Libro di rivelazione e profezia, l’Apocalisse entra nel cuore della storia per annunciare la liberazione dalla violenza nell’orizzonte buono della creazione. Il servo Giovanni vede quel «cielo e terra nuova» (Ap 21,1) e ha ricevuto parole per manifestarli. Non si scoraggino i fedeli, dunque: per quanto dura la lotta, arriverà – anzi è già arrivato – quel giorno di gioia senza più morte, giorno in cui tutte le lacrime saranno asciugate (cfr. Ap 21,4). Beato, allora, chi legge e beati coloro che ascoltano e mettono in pratica ciò che Dio ha affidato al suo servo Giovanni (Ap 1,3). Perché la vittoria appartiene al Leone/Agnello e a quelli che lo seguono e resistono con lui (Ap 5,5-6; 19,1-21).

 

Non c’è dubbio, Apocalisse racchiude la grande speranza di coloro che si trovano dalla parte “giusta” di questa storia. In questo scontro epocale è tuttavia interessante soffermarsi sul modo in cui sono rappresentati gli amici e i nemici del Signore. L’Autore, infatti, ritrae gli opposti schieramenti dandogli forma di donne. Da una parte, la falsa profetessa di Tiatira (Ap 2,18-29) e Babilonia la grande prostituta (Ap 17-19); dall’altra la donna vestita di sole (Ap 12,1-6) e Gerusalemme, la città fidanzata e sposa risplendente di luce divina (Ap 21-22). Sono queste le uniche figure femminili del libro, immagini polarizzate che incarnano, agli occhi dell’Autore, rispettivamente tutto il male e tutto il bene.

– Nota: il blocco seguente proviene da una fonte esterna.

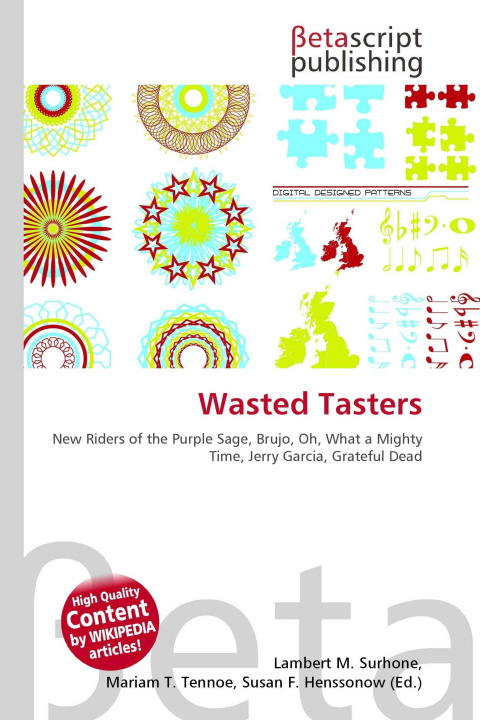 Kniha Wasted Tasters Mariam T. Tennoe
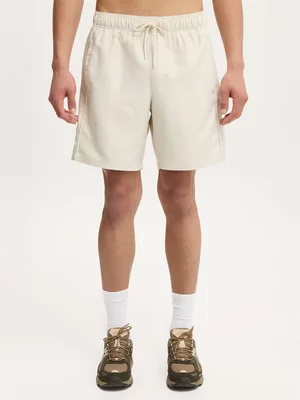 Men's Cotton On Ecru Nomad Baggy Shorts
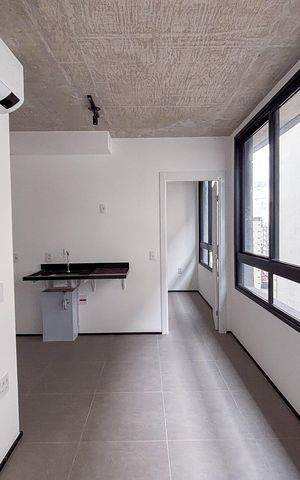 Studio para alugar com 28m², 1 quarto e sem vaga Studio para alugar com 28m², 1 quarto e sem vagaStudio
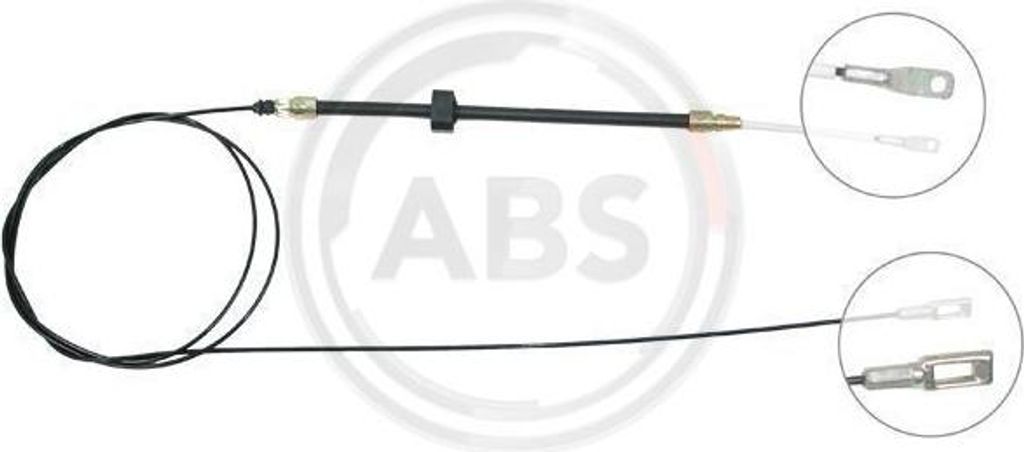 A.B.S. K13231 Seilzug, Handbremse OE 9014202285 kompatibel mit Sprinter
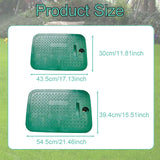 Maxbell Valve Box Cover Lid Sturdy Replacement for Farm Outside Irrigation Grassland 43.5cm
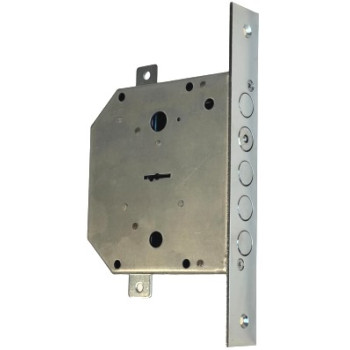 Slēdzene APECS T-20/S6-NI – bez dekora uzlikām (analogs Elbor 1.06.02)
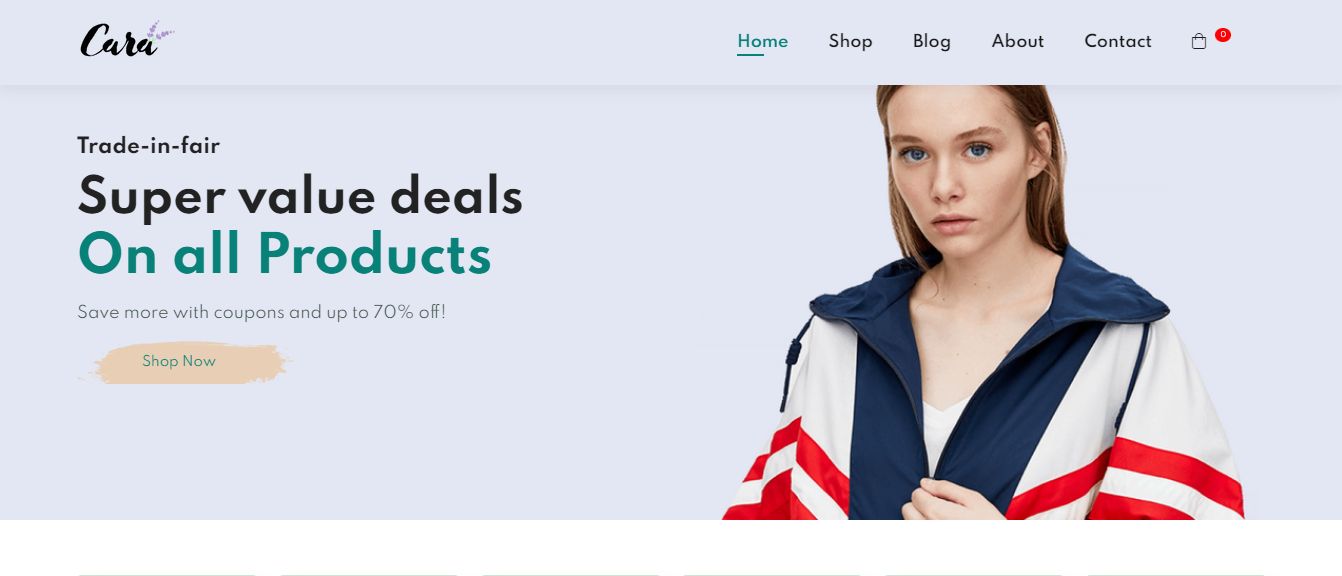 10+ eCommerce Websites with HTML, CSS, and JavaScript - Ecommerce Shop Website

La prima a scendere nel campo di battaglia narrativo è Gezabele. Un nome che basta da solo a evocare una tra le più terribili vicende narrate nelle Scritture (cfr. 1Re 16; 2 Re 9). Avversaria di Elia, il paladino di Yhwh che difende la purezza della fede in Israele, Gezabele è il prototipo della donna malvagia, perfida, priva di scrupoli, arrogante, bugiarda. Nulla rimarrà del suo corpo, se non le parti “neutre”: cranio, mani e piedi. Il suo ventre, il suo sesso sarà divorato dai cani. E come quella femme fatale, che istigò il marito a compiere il più grande male agli occhi del Signore, anche la Gezabele di Apocalisse è una fornicatrice spudorata, che attira gli altrimenti innocenti servi del Signore nelle profondità di Satana. Infedele e disobbediente questa che si dice profetessa è all’opposto della donna vestita di sole, obbediente e devota la cui legittima progenie verrà tratta in salvo. I figli di Gezabele, invece, moriranno per colpa di questa madre snaturata che rifiuta di convertirsi.

Le donne dell’Apocalisse sono così, le sante o le prostitute da cui traspare il mondo valoriale dell’Autore e i suoi modelli identitari. Ma nel momento stesso in cui ci rivela gli atteggiamenti da lui ritenuti leciti, non mostra anche ciò che forse teme? Giovanni non fa, per esempio, parlare nessuna donna “per bene”. Parla, invece, Gezabele, ma i suoi discorsi portano alla perdizione. Lo fa Babilonia e sebbene le sue parole rimangono dentro di lei (cfr. Ap 18,7), segnalano il pericolo di una donna che anche quando tace può covare terribile iniquità. Nel castigo di Gezabele, inoltre, e nella distruzione di Babilonia non è possibile scorgere, almeno in parte, il tentativo di arginare un certo tipo di protagonismo femminile e, al contrario, la promozione di una più desiderabile docilità?

Sono questi alcuni degli interrogativi stimolanti con cui i lettori e le lettrici di Apocalisse possono confrontarsi. Tramite le donne del libro, tanto le buone quanto le cattive, il velo si alza su un possibile lato più oscuro di Apocalisse: proprio attraverso i simboli con cui ci consegna il suo messaggio sovversivo, rischia infatti – se non si riconoscono alcuni stereotipi – di riprodurre e perpetuare altri schemi di dominio.